The teachers’ training colleges have no common curriculum; as a rule the curriculum of the three-year teachers’ training college includes: main subject studies, professional course, pedagogical studies and school practice. The special attention is paid to the subjects that shall be taught by the future teacher (up to 25% of the total studying time). More than 40% of the studying time is devoted to the professional course being studied within one or two years. As a rule, the professional course includes the subjects with comprehensive academic orientation: English language, mathematics, geography, history, etc – in total up to eight subjects. A quarter of the academic hours is used for pedagogical studies that include: pedagogical philosophy, psychology, pedagogical sociology, teaching methods, history of pedagogics, comparative pedagogy, school hygiene, school science, etc.

The main forms of education are still the lectures and seminars. The technical means, role-laying games, micro-teaching, etc. have been more and more applied in the educational process recently. The studies held by personally assigned to the student teacher (tutor) are traditionally considered to be rather difficult. Such studies provide for establishment of the close contact between the students and the teachers. In such case, the teacher acts not only as the source of knowledge, but also teaches his educatee to act and think in independent manner. Generally, the school pedagogical practice of the students lasts for 14 weeks. Such practice includes the observation over the teaching & educational process and some lessons supervised by the teacher. In order to complete with education upon graduation from the teachers’ training colleges, the students shall work on probation within one year at the place of employment.

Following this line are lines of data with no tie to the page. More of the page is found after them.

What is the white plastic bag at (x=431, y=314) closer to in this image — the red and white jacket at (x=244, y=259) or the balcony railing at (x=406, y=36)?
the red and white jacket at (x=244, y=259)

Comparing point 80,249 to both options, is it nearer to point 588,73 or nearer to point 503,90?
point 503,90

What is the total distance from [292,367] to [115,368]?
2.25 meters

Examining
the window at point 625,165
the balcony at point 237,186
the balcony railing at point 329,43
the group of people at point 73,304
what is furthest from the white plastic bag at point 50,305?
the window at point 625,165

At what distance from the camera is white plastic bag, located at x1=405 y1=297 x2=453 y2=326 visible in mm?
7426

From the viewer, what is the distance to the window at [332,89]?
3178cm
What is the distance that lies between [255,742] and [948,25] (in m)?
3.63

As distinct from Great Britain and the United States of America, the French universities are not located at the top of the educational pyramid. The leading positions are taken by the Higher Schools (Fr. - grand l’ecole) providing for education of specialists in the field of business, state administration and engineering. They provide the high level of education and therefore, the entrance examination is allowed only for those who successfully completed the first-year educational course in the university.

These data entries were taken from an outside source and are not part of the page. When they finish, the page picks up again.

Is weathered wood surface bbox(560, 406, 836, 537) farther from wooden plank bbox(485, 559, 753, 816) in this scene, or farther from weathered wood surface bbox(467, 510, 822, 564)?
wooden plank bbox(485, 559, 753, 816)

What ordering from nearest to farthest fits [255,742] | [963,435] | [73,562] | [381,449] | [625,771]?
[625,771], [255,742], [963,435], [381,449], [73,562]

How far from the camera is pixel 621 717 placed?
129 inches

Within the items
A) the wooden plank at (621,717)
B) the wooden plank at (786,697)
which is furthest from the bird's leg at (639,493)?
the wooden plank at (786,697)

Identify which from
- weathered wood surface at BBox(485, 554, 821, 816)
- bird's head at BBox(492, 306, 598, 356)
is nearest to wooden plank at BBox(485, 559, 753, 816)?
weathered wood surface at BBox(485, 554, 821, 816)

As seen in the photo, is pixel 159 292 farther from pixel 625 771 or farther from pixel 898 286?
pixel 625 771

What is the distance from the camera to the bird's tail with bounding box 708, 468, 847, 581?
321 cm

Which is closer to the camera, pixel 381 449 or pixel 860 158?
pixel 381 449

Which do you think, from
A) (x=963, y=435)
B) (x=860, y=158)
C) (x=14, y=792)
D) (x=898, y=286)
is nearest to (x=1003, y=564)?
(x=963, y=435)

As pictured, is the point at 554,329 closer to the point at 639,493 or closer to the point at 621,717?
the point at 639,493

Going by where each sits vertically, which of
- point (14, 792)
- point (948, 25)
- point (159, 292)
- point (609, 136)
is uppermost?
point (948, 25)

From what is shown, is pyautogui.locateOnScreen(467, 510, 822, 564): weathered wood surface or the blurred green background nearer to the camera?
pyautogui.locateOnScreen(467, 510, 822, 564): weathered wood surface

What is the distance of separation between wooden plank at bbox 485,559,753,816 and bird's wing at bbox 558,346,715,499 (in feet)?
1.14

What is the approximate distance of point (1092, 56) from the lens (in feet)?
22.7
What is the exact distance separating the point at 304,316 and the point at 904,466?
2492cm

Administration of the higher education in France is exercised by the Minister of National Education through mediation of the National Board for Higher Education and Research. There are regional boards for higher education and research established within the economic regions (that as a rule match to the academies, or in the other words – academic counties) being headed by principals – the chairmen of the local universities councils. The university is supervised by the president elected once for five years; it often happens so that the president of the largest local university simultaneously is the principal of academy (academic county). Practically all higher educational institutions in France are state owned and being financed by the government.

The private higher educational institutions in France include five catholic universities, near a quarter of the total number (120) of the Higher Schools subordinated to the industrial companies and churches. There are less than 10% of the French students who study in privately owned higher educational institutions.